## Source document
[BEGIN]
Calculation of Areas under Curves

Consider the function $f(x)=x^2+2$.
We wish to estimate the green area enclosed by $y=f(x)$, the $x$-axis, and the vertical lines $x=1$ and $x=4$. Suppose we divide the $x$-interval into three strips of width 1 unit.

Upper Rectangles

The diagram below shows upper rectangles, which are rectangles with top edges at the maximum value of the curve on that interval.
The area of the upper rectangles,
\begin{align} \displaystyle A_{upper} &= 1 \cdot f(2) + 1 \cdot f(3) + 1 \cdot f(4) \\ &= 1 \cdot 6 + 1 \cdot 11 + 1 \cdot 18 \\ &= 6 + 11 + 18 \\ &= 35 \end{align}

Example 1

Find $A_{upper}$ enclosed by $f(x)=x^3$, the $x$-axis and the the vertical lines $x=1$ and $x=5$, using 4 subintervals.

Lower Rectangles

The next diagram below shows lower rectangles, which are rectangles with top edges at the minimum value of the curve on that interval.
[END]
## Exercise requirements
Write out everything in the page on areas under curves from "The diagram below" down to "using 4 subintervals.", word for word.

## Provided records
[BEGIN]
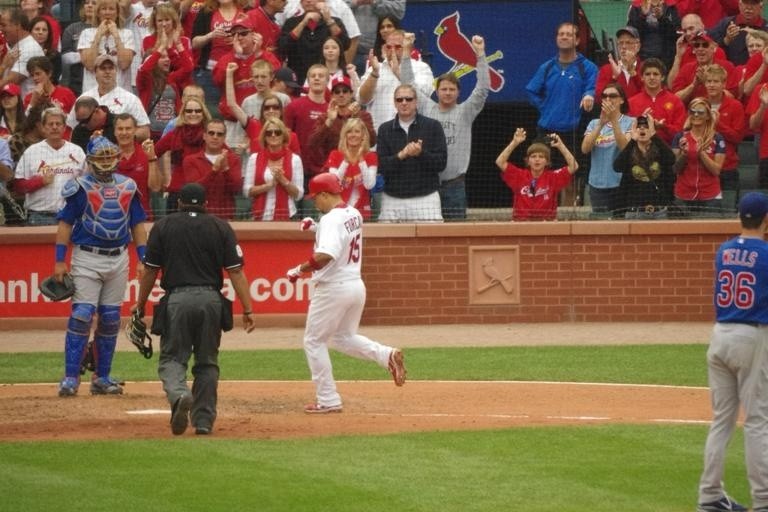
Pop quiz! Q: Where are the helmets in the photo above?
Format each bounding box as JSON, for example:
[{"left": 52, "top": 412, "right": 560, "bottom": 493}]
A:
[{"left": 86, "top": 137, "right": 120, "bottom": 176}]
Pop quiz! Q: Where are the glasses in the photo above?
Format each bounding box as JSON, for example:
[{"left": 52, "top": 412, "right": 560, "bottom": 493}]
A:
[
  {"left": 77, "top": 112, "right": 93, "bottom": 124},
  {"left": 184, "top": 109, "right": 225, "bottom": 138},
  {"left": 264, "top": 105, "right": 280, "bottom": 110},
  {"left": 232, "top": 31, "right": 248, "bottom": 37},
  {"left": 335, "top": 89, "right": 348, "bottom": 94},
  {"left": 265, "top": 130, "right": 281, "bottom": 136},
  {"left": 688, "top": 108, "right": 705, "bottom": 115},
  {"left": 396, "top": 98, "right": 413, "bottom": 102},
  {"left": 694, "top": 43, "right": 710, "bottom": 48},
  {"left": 601, "top": 93, "right": 620, "bottom": 98},
  {"left": 386, "top": 45, "right": 401, "bottom": 49}
]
[END]
## Result
The diagram below shows upper rectangles, which are rectangles with top edges at the maximum value of the curve on that interval.
The area of the upper rectangles,
\begin{align} \displaystyle A_{upper} &= 1 \cdot f(2) + 1 \cdot f(3) + 1 \cdot f(4) \\ &= 1 \cdot 6 + 1 \cdot 11 + 1 \cdot 18 \\ &= 6 + 11 + 18 \\ &= 35 \end{align}

Example 1

Find $A_{upper}$ enclosed by $f(x)=x^3$, the $x$-axis and the the vertical lines $x=1$ and $x=5$, using 4 subintervals.